- Your instructions: Give back an exact copy of the lines below, from the first through the line with "category: pig tailed macaque"; please stop there.

Stored items
* * * * *

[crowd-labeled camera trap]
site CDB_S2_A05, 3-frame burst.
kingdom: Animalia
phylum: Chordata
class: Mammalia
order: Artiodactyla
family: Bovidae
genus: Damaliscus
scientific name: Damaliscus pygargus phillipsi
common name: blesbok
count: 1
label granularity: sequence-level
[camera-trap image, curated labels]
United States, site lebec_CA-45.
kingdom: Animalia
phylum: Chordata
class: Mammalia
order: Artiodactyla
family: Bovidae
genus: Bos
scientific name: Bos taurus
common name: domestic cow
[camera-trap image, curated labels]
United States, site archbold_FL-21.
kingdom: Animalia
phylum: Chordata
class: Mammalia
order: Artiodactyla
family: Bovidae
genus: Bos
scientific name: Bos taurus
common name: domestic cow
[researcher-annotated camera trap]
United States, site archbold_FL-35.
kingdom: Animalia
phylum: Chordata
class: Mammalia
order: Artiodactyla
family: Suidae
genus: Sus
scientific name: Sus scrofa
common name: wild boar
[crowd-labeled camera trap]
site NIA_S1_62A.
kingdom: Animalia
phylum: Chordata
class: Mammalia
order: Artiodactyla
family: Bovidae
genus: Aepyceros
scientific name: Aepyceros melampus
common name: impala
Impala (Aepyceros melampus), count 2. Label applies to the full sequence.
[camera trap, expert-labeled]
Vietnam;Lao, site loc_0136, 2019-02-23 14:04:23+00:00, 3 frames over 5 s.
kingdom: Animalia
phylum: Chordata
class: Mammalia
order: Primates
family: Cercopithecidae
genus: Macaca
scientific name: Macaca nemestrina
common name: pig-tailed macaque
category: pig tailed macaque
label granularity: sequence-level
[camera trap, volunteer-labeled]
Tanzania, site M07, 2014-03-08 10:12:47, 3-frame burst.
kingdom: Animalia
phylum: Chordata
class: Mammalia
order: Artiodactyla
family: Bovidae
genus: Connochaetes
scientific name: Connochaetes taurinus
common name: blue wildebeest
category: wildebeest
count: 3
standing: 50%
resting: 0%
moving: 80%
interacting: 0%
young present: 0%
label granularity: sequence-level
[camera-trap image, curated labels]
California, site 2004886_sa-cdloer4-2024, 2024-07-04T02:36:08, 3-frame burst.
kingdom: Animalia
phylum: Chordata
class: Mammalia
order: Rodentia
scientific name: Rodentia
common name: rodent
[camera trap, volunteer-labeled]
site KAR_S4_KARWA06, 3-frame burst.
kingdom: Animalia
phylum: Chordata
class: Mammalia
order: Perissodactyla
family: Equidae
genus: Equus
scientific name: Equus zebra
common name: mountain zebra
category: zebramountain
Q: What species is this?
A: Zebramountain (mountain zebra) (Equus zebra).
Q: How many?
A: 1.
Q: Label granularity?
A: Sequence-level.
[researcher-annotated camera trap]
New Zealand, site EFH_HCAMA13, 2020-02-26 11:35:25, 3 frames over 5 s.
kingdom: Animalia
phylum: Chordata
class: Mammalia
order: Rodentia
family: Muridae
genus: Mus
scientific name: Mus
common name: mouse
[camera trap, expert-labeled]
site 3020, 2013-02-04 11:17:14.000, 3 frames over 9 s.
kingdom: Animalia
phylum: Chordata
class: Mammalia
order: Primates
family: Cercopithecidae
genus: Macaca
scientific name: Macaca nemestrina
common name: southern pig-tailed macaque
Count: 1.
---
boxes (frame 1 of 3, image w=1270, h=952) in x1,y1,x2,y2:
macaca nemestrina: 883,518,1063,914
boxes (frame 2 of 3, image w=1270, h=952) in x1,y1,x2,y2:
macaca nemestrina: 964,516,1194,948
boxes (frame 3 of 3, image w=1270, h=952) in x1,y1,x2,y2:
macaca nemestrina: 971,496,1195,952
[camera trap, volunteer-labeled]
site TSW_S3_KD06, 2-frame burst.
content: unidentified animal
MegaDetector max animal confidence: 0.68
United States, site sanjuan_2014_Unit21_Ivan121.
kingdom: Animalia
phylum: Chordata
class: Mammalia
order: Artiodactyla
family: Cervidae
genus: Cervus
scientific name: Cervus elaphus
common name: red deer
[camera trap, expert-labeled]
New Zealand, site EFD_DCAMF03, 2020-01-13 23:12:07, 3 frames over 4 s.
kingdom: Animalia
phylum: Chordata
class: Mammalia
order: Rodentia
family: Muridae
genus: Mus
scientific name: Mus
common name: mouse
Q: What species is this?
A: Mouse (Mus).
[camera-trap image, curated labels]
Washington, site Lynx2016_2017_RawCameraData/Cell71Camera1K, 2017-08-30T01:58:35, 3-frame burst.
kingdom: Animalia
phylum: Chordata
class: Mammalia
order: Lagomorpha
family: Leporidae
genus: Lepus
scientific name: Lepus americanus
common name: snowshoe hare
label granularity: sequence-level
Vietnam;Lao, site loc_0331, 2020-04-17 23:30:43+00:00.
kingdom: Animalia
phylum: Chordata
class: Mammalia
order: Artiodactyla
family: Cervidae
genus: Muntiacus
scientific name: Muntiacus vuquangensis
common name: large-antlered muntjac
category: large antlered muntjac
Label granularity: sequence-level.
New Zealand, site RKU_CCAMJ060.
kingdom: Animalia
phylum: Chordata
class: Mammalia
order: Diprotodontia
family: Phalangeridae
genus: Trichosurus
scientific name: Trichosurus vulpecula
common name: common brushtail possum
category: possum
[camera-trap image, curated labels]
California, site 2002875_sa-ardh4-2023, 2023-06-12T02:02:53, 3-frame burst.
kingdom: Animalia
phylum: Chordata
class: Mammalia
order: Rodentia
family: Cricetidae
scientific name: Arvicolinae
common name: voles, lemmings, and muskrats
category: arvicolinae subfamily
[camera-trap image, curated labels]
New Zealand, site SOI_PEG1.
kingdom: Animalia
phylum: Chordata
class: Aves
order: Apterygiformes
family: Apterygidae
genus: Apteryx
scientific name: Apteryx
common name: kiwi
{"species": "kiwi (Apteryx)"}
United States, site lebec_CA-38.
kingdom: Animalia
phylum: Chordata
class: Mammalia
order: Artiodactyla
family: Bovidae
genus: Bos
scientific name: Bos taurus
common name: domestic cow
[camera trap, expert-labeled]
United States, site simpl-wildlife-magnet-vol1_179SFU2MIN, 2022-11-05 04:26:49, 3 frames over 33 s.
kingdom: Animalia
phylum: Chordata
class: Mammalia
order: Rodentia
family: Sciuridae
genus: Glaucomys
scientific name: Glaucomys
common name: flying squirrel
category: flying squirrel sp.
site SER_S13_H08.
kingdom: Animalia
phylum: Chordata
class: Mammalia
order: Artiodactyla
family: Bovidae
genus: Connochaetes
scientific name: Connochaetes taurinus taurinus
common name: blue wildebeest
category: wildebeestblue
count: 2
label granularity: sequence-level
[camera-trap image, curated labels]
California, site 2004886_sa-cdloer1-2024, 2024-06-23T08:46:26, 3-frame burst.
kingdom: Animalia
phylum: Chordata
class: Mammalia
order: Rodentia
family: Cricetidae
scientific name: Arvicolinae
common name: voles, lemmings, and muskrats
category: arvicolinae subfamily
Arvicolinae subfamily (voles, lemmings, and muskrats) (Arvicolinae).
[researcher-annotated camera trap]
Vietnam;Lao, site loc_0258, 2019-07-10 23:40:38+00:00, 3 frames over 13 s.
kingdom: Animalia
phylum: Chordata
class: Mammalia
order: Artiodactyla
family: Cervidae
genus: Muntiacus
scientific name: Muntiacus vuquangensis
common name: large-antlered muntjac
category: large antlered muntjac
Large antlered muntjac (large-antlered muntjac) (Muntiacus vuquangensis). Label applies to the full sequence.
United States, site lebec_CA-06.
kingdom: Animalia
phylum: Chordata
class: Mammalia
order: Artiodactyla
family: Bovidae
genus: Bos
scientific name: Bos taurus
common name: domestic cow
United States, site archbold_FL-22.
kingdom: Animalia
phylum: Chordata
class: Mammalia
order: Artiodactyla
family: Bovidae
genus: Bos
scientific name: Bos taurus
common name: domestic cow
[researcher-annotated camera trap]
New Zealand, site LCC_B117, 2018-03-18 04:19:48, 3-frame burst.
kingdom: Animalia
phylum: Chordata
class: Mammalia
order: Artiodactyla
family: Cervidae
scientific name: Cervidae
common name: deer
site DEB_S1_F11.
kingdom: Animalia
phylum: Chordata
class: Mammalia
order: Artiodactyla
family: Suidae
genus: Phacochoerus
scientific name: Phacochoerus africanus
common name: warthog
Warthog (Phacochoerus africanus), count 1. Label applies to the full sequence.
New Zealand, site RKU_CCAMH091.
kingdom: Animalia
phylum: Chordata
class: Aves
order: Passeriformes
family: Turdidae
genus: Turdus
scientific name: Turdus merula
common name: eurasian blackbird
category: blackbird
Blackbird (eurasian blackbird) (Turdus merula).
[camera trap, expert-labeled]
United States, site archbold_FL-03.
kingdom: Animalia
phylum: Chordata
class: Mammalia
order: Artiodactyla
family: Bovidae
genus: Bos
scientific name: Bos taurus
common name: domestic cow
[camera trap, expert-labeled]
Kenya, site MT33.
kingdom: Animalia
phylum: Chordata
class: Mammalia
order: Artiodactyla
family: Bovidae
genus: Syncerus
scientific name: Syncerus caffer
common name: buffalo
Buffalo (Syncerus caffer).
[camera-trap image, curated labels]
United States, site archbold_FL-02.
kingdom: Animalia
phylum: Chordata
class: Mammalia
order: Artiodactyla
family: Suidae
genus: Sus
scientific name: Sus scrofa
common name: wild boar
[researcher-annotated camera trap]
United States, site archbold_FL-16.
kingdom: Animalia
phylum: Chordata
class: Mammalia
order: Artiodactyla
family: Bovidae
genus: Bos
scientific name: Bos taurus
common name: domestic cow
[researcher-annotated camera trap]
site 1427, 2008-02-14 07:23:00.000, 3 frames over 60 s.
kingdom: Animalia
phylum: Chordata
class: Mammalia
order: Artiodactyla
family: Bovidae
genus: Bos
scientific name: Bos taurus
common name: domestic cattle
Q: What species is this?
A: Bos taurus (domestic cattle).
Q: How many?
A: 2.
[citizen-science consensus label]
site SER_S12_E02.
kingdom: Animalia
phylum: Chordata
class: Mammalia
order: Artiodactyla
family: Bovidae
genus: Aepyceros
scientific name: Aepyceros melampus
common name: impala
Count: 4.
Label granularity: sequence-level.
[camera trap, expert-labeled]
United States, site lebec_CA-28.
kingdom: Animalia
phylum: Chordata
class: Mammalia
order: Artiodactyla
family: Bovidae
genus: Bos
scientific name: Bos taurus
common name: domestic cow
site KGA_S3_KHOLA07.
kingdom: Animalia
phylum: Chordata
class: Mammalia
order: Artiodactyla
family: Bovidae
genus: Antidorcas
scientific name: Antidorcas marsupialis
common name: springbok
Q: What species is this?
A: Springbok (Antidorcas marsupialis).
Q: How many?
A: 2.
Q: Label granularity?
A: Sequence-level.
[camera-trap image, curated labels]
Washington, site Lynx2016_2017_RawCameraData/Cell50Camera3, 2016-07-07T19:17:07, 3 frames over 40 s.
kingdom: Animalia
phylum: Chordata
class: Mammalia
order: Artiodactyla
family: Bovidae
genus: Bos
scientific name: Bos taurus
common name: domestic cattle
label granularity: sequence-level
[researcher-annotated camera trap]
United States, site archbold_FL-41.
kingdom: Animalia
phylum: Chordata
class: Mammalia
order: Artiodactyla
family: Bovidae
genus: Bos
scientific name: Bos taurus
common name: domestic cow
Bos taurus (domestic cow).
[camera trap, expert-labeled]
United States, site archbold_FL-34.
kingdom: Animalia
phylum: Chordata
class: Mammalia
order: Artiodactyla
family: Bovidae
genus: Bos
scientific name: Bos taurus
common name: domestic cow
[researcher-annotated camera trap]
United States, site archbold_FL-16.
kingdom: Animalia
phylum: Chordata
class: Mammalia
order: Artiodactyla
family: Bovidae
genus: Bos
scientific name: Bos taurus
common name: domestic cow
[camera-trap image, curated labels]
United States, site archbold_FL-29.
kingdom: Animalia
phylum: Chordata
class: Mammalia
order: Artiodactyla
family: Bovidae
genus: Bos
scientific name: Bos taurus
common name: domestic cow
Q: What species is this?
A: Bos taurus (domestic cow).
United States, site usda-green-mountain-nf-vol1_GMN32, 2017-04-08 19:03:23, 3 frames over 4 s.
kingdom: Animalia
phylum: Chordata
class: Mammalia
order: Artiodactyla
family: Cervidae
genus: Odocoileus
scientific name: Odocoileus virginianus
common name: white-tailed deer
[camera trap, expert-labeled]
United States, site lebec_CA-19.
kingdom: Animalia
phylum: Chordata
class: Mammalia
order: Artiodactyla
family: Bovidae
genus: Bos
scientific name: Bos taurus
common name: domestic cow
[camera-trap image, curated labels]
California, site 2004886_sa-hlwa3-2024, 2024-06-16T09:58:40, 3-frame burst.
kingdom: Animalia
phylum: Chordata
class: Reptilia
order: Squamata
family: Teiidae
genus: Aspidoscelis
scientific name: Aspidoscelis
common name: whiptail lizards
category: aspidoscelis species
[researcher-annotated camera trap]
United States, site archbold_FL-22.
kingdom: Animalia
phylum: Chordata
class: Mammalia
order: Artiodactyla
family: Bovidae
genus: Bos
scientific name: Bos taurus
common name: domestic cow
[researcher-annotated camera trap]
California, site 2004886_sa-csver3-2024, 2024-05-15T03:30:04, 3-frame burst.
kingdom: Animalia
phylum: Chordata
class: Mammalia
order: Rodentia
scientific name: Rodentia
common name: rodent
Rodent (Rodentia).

* * * * *

- Task solution:
[crowd-labeled camera trap]
site CDB_S2_A05, 3-frame burst.
kingdom: Animalia
phylum: Chordata
class: Mammalia
order: Artiodactyla
family: Bovidae
genus: Damaliscus
scientific name: Damaliscus pygargus phillipsi
common name: blesbok
count: 1
label granularity: sequence-level
[camera-trap image, curated labels]
United States, site lebec_CA-45.
kingdom: Animalia
phylum: Chordata
class: Mammalia
order: Artiodactyla
family: Bovidae
genus: Bos
scientific name: Bos taurus
common name: domestic cow
[camera-trap image, curated labels]
United States, site archbold_FL-21.
kingdom: Animalia
phylum: Chordata
class: Mammalia
order: Artiodactyla
family: Bovidae
genus: Bos
scientific name: Bos taurus
common name: domestic cow
[researcher-annotated camera trap]
United States, site archbold_FL-35.
kingdom: Animalia
phylum: Chordata
class: Mammalia
order: Artiodactyla
family: Suidae
genus: Sus
scientific name: Sus scrofa
common name: wild boar
[crowd-labeled camera trap]
site NIA_S1_62A.
kingdom: Animalia
phylum: Chordata
class: Mammalia
order: Artiodactyla
family: Bovidae
genus: Aepyceros
scientific name: Aepyceros melampus
common name: impala
Impala (Aepyceros melampus), count 2. Label applies to the full sequence.
[camera trap, expert-labeled]
Vietnam;Lao, site loc_0136, 2019-02-23 14:04:23+00:00, 3 frames over 5 s.
kingdom: Animalia
phylum: Chordata
class: Mammalia
order: Primates
family: Cercopithecidae
genus: Macaca
scientific name: Macaca nemestrina
common name: pig-tailed macaque
category: pig tailed macaque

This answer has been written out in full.